= 练习任务 1 =
根据分析文本回答下列问题：
(a) 该文刊登在期刊的哪些页码？
(b) 作者所在单位是哪所大学的哪个学院？
(c) 训练双权值网络时，该算法与哪种算法进行了比较？
= 练习任务 2 =
请将分析文本中从“1. 安徽大学 计算机科学与技术学院,合肥”到“的分割工作中,取得了良好的图像分割效果。”的文字重写一遍，并把其中的“车牌号码”换成“交通标志”。

= 分析文本 =
--
计算机工程与应用 ›› 2012, Vol. 48 ›› Issue (13): 163-166.

• 图形、图像、模式识别 • 上一篇    下一篇

双权值神经网络在图像分割中的应用

邹  海,褚维翠,徐  军,张  娟,王子琦   

  1. 安徽大学 计算机科学与技术学院,合肥 230039
  • 出版日期:2012-05-01 发布日期:2012-05-09

Application of two-weight neural networks in image segmentation

ZOU Hai, CHU Weicui, XU Jun, ZHANG Juan, WANG Ziqi   

  1. College of Computer Science and Technology, Anhui University, Hefei 230039, China
  • Online:2012-05-01 Published:2012-05-09

摘要: 采用基于误差反向传播的双权值神经网络学习算法,同时确定核心权值、方向权值以及幂参数、学习率等参数,通过适当地调节这些参数,从而实现尽可能多种不同超曲面的特性。在对双权值网络进行训练时,通过对人物头像的分割,将该算法与带动量项BP算法进行了比较。最后将双权值神经网络成功地运用于车牌号码等图像的分割工作中,取得了良好的图像分割效果。
--
= 数据 =
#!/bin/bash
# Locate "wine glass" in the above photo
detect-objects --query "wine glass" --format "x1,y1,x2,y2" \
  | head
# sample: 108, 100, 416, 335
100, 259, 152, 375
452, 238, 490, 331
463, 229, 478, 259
--
= 书面答案 1 =
(a) 第163-166页。
(b) 安徽大学计算机科学与技术学院。
(c) 带动量项BP算法。

= 书面答案 2 =
1. 安徽大学 计算机科学与技术学院,合肥 230039
  • 出版日期:2012-05-01 发布日期:2012-05-09

Application of two-weight neural networks in image segmentation

ZOU Hai, CHU Weicui, XU Jun, ZHANG Juan, WANG Ziqi   

  1. College of Computer Science and Technology, Anhui University, Hefei 230039, China
  • Online:2012-05-01 Published:2012-05-09

摘要: 采用基于误差反向传播的双权值神经网络学习算法,同时确定核心权值、方向权值以及幂参数、学习率等参数,通过适当地调节这些参数,从而实现尽可能多种不同超曲面的特性。在对双权值网络进行训练时,通过对人物头像的分割,将该算法与带动量项BP算法进行了比较。最后将双权值神经网络成功地运用于交通标志等图像的分割工作中,取得了良好的图像分割效果。